1970 NBA playoffs

Tournament details
- Dates: March 25–May 8, 1970
- Season: 1969–70
- Teams: 8

Final positions
- Champions: New York Knicks (1st title)
- Runners-up: Los Angeles Lakers
- Semifinalists: Atlanta Hawks; Milwaukee Bucks;

Tournament statistics
- Scoring leader(s): Jerry West (Lakers) (562)

Awards
- MVP: Willis Reed (Knicks)

= 1970 NBA playoffs =

Postseason tournament

The 1970 NBA playoffs was the postseason tournament of the National Basketball Association's 1969–70 season. The tournament concluded with the Eastern Division champion New York Knicks defeating the Western Division champion Los Angeles Lakers 4 games to 3 in the NBA Finals. Willis Reed was named NBA Finals MVP.

It was the first NBA title for the Knicks in franchise history, and was their first appearance in the finals since losing their third straight finals in 1953 to the Lakers while they were still in Minneapolis, Minnesota.

For the Lakers, it was their third straight Western Division title and second straight year they lost in Game 7 of the NBA finals. The Lakers dropped their eighth straight NBA finals series (the previous 7 to the Boston Celtics) and were denied their first NBA title since 1954.

It was also the playoff debut of both the second-year Milwaukee Bucks and Phoenix Suns, with the former managing a first-round defeat of the Philadelphia 76ers.

·····

** TO-DO LIST **
• 1. Translate this sentence from the 1970 NBA playoffs text into Spanish: "Willis Reed was named NBA Finals MVP."
• 2. Rewrite the records from the line with "Compared to the" through the end of the records, putting "bus wheel" in place of "bus tire" and changing nothing else.
The records below the 1970 NBA playoffs text have no connection to it.

·····

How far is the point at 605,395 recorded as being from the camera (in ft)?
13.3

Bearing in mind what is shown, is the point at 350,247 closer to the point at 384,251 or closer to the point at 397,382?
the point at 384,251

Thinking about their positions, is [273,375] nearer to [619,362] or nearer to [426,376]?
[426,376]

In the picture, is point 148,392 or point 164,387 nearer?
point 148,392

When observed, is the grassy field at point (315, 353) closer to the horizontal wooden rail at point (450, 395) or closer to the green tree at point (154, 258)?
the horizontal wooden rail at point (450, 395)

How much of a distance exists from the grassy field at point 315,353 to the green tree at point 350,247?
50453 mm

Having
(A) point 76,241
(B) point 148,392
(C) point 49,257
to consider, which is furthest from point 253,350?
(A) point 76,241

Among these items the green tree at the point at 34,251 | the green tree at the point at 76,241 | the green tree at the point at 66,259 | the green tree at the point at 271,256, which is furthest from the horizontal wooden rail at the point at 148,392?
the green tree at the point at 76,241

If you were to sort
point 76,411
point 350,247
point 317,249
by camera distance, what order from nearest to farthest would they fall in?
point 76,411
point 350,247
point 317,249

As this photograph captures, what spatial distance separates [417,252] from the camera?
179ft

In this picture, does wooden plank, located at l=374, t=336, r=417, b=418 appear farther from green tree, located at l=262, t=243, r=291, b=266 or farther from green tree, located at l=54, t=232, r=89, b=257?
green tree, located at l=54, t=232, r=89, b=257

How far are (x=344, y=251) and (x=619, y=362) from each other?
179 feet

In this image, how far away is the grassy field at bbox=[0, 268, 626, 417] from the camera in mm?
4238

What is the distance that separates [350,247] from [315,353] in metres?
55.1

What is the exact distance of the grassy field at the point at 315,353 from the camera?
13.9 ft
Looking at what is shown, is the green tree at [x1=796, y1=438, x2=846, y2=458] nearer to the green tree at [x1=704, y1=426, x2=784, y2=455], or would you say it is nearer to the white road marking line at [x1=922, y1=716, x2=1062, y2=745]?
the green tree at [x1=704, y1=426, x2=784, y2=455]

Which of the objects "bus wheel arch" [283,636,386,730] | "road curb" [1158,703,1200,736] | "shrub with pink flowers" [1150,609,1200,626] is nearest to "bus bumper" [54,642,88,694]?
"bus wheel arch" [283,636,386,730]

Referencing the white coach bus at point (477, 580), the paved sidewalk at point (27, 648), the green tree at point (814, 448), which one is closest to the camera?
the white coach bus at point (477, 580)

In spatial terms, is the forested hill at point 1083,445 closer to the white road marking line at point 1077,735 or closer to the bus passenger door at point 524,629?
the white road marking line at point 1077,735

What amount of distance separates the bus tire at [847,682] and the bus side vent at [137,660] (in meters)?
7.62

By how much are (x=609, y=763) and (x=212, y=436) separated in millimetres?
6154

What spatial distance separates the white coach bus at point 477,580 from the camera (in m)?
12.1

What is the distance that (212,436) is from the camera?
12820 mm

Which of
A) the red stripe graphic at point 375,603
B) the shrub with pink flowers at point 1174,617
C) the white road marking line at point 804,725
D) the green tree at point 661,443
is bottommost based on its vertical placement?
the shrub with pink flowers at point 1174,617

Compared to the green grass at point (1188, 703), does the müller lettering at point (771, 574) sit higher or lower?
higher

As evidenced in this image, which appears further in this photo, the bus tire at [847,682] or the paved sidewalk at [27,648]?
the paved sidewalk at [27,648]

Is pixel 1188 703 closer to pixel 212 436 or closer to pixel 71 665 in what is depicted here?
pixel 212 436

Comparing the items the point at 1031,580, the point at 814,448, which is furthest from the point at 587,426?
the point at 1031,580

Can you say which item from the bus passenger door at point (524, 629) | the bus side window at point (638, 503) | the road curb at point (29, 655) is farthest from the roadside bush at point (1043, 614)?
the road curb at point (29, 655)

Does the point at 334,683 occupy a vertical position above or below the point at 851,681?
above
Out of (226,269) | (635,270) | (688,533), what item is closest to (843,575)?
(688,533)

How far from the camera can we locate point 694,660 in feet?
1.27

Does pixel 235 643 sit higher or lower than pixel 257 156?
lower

·····

** EXPECTED RESPONSES **
• 1. Willis Reed fue nombrado MVP de las Finales de la NBA.

• 2.
Compared to the green grass at point (1188, 703), does the müller lettering at point (771, 574) sit higher or lower?
higher

As evidenced in this image, which appears further in this photo, the bus wheel at [847,682] or the paved sidewalk at [27,648]?
the paved sidewalk at [27,648]

Is pixel 1188 703 closer to pixel 212 436 or closer to pixel 71 665 in what is depicted here?
pixel 212 436

Comparing the items the point at 1031,580, the point at 814,448, which is furthest from the point at 587,426?
the point at 1031,580

Can you say which item from the bus passenger door at point (524, 629) | the bus side window at point (638, 503) | the road curb at point (29, 655) is farthest from the roadside bush at point (1043, 614)?
the road curb at point (29, 655)

Does the point at 334,683 occupy a vertical position above or below the point at 851,681?
above
Out of (226,269) | (635,270) | (688,533), what item is closest to (843,575)?
(688,533)

How far from the camera can we locate point 694,660 in feet?
1.27

Does pixel 235 643 sit higher or lower than pixel 257 156?
lower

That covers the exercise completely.